## Stated exercise:
Reproduce word for word the stretch of the mailing-list post on named-cursor iteration from "On Thu, Jan" through "the data structures.".

Re: Proposal: efficient iter on named cursors

From: Daniele Varrazzo <daniele(dot)varrazzo(at)gmail(dot)com>
To: Federico Di Gregorio <federico(dot)digregorio(at)dndg(dot)it>
Cc: psycopg(at)postgresql(dot)org
Subject: Re: Proposal: efficient iter on named cursors
Date: 2011-02-15 12:22:10
Message-ID: AANLkTi=y7x32LTLA65JKm5BSD3kN0rDRq+wC6HhjAqcg@mail.gmail.com
Views: Raw Message | Whole Thread | Download mbox | Resend email
Thread:
Lists: psycopg

On Thu, Jan 13, 2011 at 4:46 PM, Federico Di Gregorio
<federico(dot)digregorio(at)dndg(dot)it> wrote:
> On 13/01/2011 17:37, Daniele Varrazzo wrote:

>> So, I'd like to modify the cursor so that in case of __iter__, a
>> certain number of record is fetched and iteration is performed on
>> them. The cursor already has the state to keep the dataset so probably
>> only the code would require change, not so much the data structures.

> I mostly agree. I'd like to see a .fetchsize parameter both on the
> module, on the connection and on the cursor (usual psycopg cascade
> initialization). A good default value, supposing rows of 10-20 columns
> with a mix of textual and numeric data, is ~2000 because it will
> probably fetch less than 100KB of data and that seems a good compromise
> between the number of rows transferred and data you'll throw away if you
> decide to leave the loop early.

The feature discussed here is included in the current betas. In
particular, in the released implementation, we are using the already
existing 'arraysize' attribute (used as default for 'fetchmany()') as
the number of records to fetch per roundtrip. But because the default
for arraysize is 1 (per DB-API), and this value basically disables the
feature, 'iter()' currently uses the proposed value of 2000 as
default.

## Supplied material:
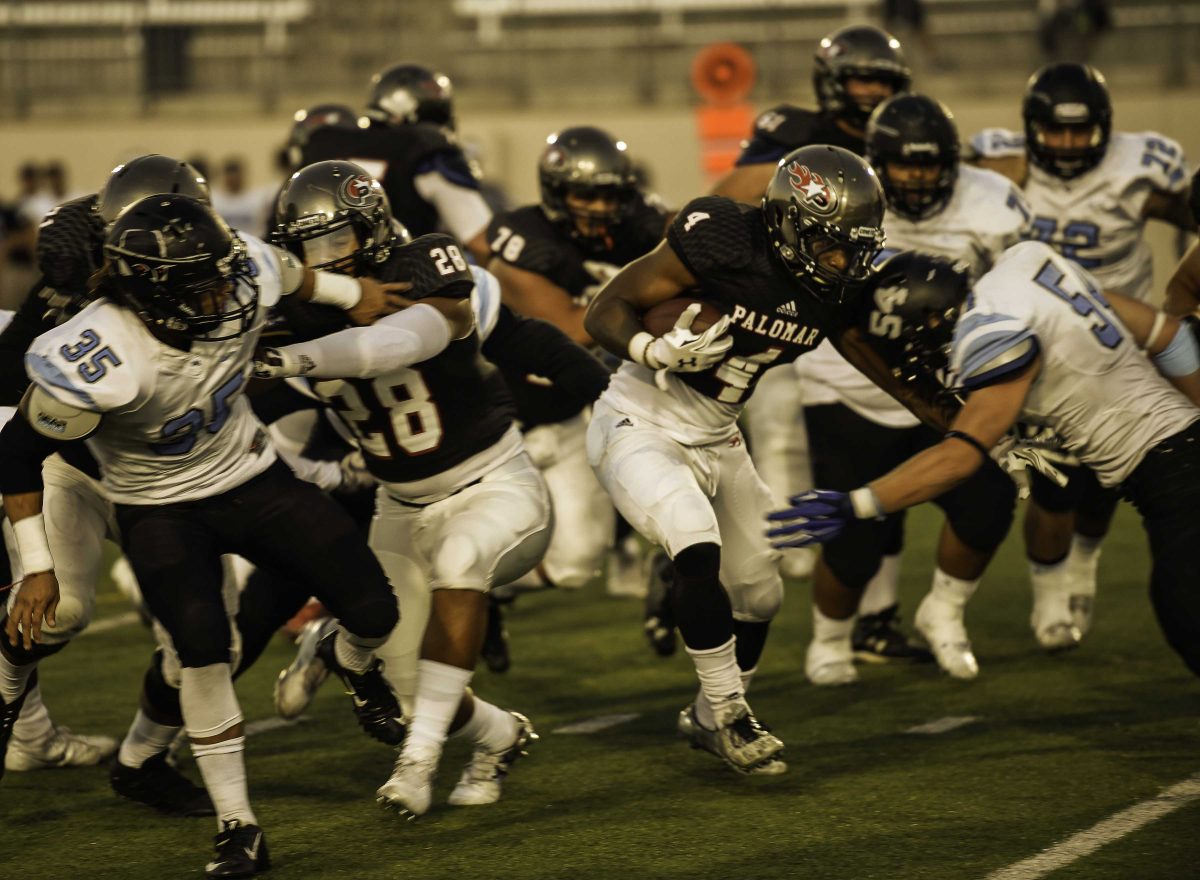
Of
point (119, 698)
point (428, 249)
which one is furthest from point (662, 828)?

## Result of this task:
On Thu, Jan 13, 2011 at 4:46 PM, Federico Di Gregorio
<federico(dot)digregorio(at)dndg(dot)it> wrote:
> On 13/01/2011 17:37, Daniele Varrazzo wrote:

>> So, I'd like to modify the cursor so that in case of __iter__, a
>> certain number of record is fetched and iteration is performed on
>> them. The cursor already has the state to keep the dataset so probably
>> only the code would require change, not so much the data structures.